### Your task:
Rewrite part of the back pain text below, starting at the words "Pittsburgh, June 15, 2007" and stopping after "within four weeks.", with "sciatica" changed to "nerve pain in the leg".

### Exercise text:
• • • • •

Pittsburgh, June 15, 2007 -- Eighty percent of individuals will have at least one episode of low back pain in their lifetimes. Lower extremity radicular pain, or sciatica, lasting at least two weeks occurs in almost 2% of the adult population each year. Back problems are the fifth leading cause of medical visits in the United States and the leading cause of work-related disability. However, ninety percent of patients with back pain recover without any intervention within four weeks.

Lumbar discectomy surgery is the most common surgical procedure performed for back and leg symptoms in the United States, but the efficacy of the procedure relative to nonoperative care has remained unknown. The National Institutes of Health therefore initiated a trial in March 2000 called the Spine Patient Outcomes Research Trial (SPORT) at 13 centers throughout the United States in order to compare outcomes after two years of surgical versus nonoperative treatment for patients suffering from lumbar disc herniation.

Five hundred patients with pain caused by a herniated disc for at least six weeks were enrolled in this trial and randomized to either surgery or nonsurgical therapy. An additional 743 patients, who declined to be randomized for the trial, were enrolled in an observational cohort investigation and followed for two years as well. The results of both of these studies were recently published in the Journal of the American Medical Association (JAMA 296(20):2441, 2007).

• • • • •

### Information shown:
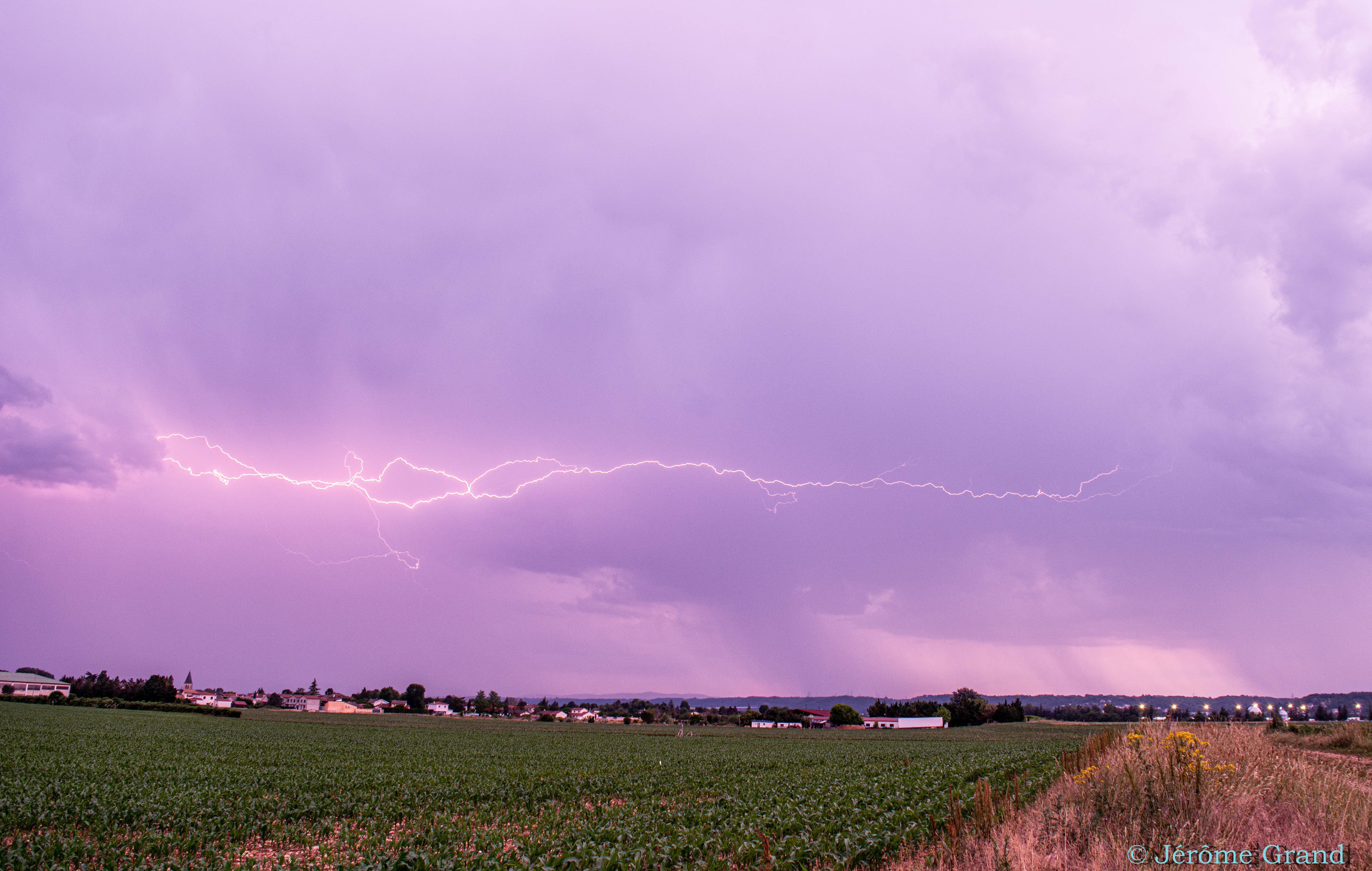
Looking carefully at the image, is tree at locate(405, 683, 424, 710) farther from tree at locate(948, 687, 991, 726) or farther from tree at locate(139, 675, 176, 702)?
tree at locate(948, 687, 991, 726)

• • • • •

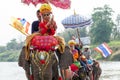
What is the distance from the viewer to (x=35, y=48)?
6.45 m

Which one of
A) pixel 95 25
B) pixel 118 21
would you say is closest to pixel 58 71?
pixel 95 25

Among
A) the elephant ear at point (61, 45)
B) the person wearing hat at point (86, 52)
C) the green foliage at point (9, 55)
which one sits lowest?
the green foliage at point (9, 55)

• • • • •

### Reply:
Pittsburgh, June 15, 2007 -- Eighty percent of individuals will have at least one episode of low back pain in their lifetimes. Lower extremity radicular pain, or nerve pain in the leg, lasting at least two weeks occurs in almost 2% of the adult population each year. Back problems are the fifth leading cause of medical visits in the United States and the leading cause of work-related disability. However, ninety percent of patients with back pain recover without any intervention within four weeks.